QUESTIONS WITHOUT NOTICE
FORMER PUBLIC EMPLOYMENT OFFICE COMMISSIONER Mr KENNETH CRIPPS
Mr COLLINS: My question without notice is directed to the Premier. The Premier called the position of his friend and personal adviser, Ken Cripps, "untenable" following allegations involving pornography shown to two minors. Why did the Premier then authorise $4,000 a week of sick leave instead of making him stand down immediately on leave without pay? Was this sick leave windfall a huge favour to a close friend?
Mr CARR: Yesterday I issued a press statement in which I announced that Dr Colin Gellatly would be the new Director-General of the Premier's Department. Consequent upon that I will be announcing on Monday a comprehensive restructuring of the administration of the Premier's Department, which will have a number of implications for its structure and personnel.
Mr SPEAKER: Order!
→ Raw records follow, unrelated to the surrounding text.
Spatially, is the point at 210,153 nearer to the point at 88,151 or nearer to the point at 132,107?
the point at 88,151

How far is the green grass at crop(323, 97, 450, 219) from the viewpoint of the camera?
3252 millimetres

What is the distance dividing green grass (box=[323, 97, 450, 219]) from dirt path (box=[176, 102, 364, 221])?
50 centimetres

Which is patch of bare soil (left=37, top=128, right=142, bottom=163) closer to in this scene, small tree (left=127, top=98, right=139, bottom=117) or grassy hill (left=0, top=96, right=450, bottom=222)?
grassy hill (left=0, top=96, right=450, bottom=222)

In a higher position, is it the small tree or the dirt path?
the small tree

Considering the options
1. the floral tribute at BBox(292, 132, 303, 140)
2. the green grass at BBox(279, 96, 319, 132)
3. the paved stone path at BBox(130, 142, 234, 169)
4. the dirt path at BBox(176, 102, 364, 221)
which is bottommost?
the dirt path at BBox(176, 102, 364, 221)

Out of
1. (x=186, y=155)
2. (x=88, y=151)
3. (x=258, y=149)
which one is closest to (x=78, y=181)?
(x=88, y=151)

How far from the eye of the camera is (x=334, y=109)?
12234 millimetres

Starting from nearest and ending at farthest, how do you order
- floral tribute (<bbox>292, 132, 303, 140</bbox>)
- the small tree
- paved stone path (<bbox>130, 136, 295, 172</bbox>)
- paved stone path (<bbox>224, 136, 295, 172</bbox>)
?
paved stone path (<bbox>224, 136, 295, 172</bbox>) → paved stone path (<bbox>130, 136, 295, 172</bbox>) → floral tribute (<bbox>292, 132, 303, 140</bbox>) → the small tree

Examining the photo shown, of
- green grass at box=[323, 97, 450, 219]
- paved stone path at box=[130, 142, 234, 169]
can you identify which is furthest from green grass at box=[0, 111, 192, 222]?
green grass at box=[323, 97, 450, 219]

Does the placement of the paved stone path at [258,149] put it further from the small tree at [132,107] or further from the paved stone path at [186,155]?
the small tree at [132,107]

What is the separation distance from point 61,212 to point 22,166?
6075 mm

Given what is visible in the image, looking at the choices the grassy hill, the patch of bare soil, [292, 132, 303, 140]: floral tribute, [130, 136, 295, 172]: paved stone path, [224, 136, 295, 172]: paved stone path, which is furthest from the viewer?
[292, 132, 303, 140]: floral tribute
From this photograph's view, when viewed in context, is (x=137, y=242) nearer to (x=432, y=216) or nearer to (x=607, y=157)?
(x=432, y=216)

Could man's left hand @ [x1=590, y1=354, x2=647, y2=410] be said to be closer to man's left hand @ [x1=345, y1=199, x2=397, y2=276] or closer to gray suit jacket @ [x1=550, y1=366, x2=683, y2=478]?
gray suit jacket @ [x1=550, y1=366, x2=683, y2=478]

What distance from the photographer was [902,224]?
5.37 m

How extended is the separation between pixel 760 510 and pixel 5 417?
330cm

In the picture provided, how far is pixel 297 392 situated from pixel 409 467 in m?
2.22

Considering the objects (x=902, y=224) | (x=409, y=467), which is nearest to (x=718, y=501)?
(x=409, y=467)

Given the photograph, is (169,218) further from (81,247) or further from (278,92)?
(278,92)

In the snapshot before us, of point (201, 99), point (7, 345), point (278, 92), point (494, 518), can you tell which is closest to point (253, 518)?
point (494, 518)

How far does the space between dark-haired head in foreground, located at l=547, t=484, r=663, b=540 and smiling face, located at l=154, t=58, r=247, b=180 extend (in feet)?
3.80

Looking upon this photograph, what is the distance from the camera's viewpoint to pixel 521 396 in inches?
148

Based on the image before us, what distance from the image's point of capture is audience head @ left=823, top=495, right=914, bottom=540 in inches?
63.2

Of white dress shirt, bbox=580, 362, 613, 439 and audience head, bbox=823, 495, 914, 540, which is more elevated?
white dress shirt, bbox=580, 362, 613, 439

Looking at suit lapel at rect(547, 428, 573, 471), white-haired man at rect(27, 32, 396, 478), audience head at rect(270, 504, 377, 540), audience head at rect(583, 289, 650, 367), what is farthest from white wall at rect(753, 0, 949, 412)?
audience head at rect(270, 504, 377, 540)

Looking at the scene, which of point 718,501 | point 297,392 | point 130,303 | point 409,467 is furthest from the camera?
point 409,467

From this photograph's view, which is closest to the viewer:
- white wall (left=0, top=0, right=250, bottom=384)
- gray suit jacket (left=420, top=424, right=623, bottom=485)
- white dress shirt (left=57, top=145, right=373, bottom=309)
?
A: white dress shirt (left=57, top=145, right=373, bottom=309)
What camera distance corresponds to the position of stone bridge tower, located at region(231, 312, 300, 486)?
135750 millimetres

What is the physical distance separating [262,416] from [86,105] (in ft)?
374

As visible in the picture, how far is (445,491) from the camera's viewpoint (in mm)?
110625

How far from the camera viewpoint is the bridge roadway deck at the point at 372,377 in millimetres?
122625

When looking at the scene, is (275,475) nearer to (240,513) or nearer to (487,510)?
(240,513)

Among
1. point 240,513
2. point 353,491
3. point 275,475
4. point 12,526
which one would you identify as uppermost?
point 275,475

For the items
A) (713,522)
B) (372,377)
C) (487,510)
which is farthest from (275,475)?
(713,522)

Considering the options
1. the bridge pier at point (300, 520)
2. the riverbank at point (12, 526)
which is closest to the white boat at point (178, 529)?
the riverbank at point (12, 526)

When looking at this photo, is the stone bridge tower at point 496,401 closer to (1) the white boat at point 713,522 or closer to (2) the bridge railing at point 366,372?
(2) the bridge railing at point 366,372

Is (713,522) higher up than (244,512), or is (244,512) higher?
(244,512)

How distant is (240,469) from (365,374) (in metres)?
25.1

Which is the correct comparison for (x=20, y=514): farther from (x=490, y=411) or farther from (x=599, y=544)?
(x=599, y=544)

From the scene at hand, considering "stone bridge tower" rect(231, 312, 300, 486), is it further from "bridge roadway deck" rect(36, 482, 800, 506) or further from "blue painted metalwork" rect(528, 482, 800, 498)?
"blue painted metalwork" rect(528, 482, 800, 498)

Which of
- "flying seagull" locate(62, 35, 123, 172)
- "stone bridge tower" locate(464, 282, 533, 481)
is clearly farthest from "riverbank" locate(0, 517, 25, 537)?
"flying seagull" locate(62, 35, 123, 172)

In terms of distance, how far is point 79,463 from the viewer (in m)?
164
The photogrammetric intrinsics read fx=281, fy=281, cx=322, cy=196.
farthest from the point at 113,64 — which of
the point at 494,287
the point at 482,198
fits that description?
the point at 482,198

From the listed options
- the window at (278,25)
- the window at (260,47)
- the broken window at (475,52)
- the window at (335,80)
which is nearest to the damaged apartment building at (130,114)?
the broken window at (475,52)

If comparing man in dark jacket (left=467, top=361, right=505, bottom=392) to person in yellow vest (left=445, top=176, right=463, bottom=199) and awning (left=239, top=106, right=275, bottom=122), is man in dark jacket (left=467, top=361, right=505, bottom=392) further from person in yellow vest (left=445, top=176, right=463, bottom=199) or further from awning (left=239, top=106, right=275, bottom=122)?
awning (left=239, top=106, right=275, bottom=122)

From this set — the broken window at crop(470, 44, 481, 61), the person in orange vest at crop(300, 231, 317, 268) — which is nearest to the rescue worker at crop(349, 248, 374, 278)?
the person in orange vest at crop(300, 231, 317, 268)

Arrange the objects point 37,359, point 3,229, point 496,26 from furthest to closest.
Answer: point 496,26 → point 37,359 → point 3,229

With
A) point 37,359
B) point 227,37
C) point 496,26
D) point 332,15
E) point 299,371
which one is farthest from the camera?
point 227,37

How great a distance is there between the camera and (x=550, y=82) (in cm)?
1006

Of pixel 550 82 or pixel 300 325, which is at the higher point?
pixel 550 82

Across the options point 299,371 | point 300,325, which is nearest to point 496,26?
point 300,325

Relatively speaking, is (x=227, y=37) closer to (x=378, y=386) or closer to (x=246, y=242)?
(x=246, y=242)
I call the honourable member for Davidson to order. I call the honourable member for Ermington to order.
Mr CARR: I heard some interjections from Opposition members including one from the honourable member for Eastwood who took the time of this House yesterday with an allegation that I and the Minister for Police had sat on an Ombudsman's report into a matter dealing with a hotel owned by the Minister for Police. That was the allegation - a reference to a report of Irene Moss. The Ombudsman said yesterday in unqualified terms that there was never such a report, interim or otherwise, to the Minister or the Premier.
Mr Hartcher: On a point of order. It is correct that this was a question that was asked yesterday. The Premier has the right to give supplementary material in response to an answer which he gave yesterday, but he should do so at the end of question time. The standing orders are clear. The Premier cannot use question time to give supplementary material. If he wants to give supplementary material he can certainly do so but, under standing orders, he must do so at question time.
Mr SPEAKER: Order! What the honourable member for Gosford says is perfectly true. I indicate to members, such as the honourable member for Eastwood, that if they wish to interject, that is ample reason for the Premier to reply. That is exactly what the Premier was doing. I suggest to members of the Opposition that they should cease interjecting.